═══ Entries supplied ═══
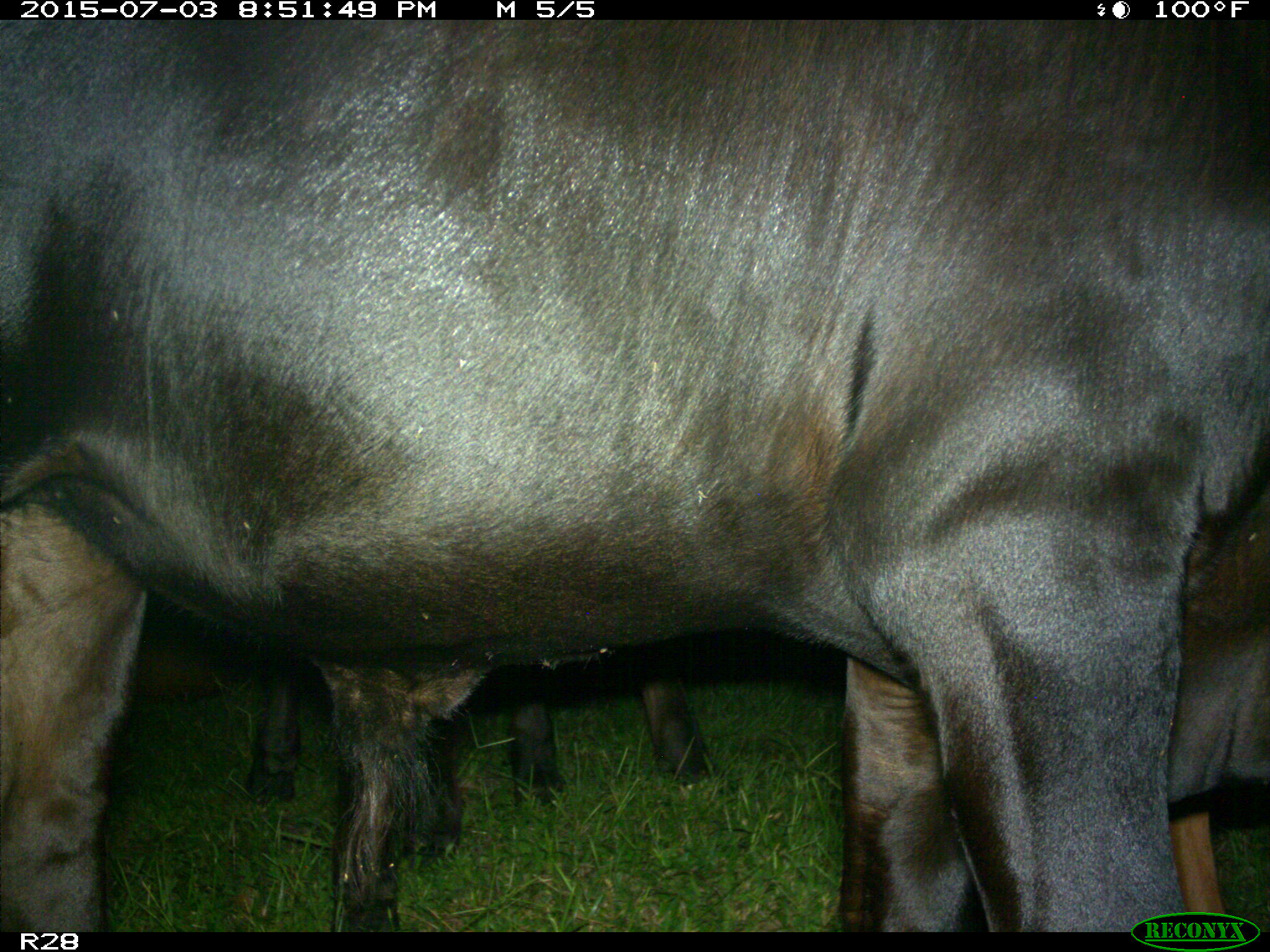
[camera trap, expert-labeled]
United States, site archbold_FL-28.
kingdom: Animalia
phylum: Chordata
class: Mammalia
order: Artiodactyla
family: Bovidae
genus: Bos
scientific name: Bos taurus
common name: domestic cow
═══
═══ Entries supplied ═══
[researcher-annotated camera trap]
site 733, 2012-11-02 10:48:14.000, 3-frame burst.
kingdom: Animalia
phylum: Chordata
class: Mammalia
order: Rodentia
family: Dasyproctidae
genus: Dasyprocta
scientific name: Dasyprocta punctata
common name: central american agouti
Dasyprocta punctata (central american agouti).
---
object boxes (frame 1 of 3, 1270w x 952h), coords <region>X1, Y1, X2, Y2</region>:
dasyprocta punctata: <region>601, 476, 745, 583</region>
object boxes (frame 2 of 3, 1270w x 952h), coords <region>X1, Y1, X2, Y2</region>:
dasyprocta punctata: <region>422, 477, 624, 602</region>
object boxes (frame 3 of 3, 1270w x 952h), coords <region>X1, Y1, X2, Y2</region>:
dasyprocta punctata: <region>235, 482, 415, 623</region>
═══
═══ Entries supplied ═══
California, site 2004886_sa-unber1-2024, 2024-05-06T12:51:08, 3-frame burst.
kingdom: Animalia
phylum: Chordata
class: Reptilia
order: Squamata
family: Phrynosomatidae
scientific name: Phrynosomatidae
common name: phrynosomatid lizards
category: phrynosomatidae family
═══
- Task item -
Which lines in the data above hold the word "site"? Return each of them.

- Completed task -
United States, site archbold_FL-28.
site 733, 2012-11-02 10:48:14.000, 3-frame burst.
California, site 2004886_sa-unber1-2024, 2024-05-06T12:51:08, 3-frame burst.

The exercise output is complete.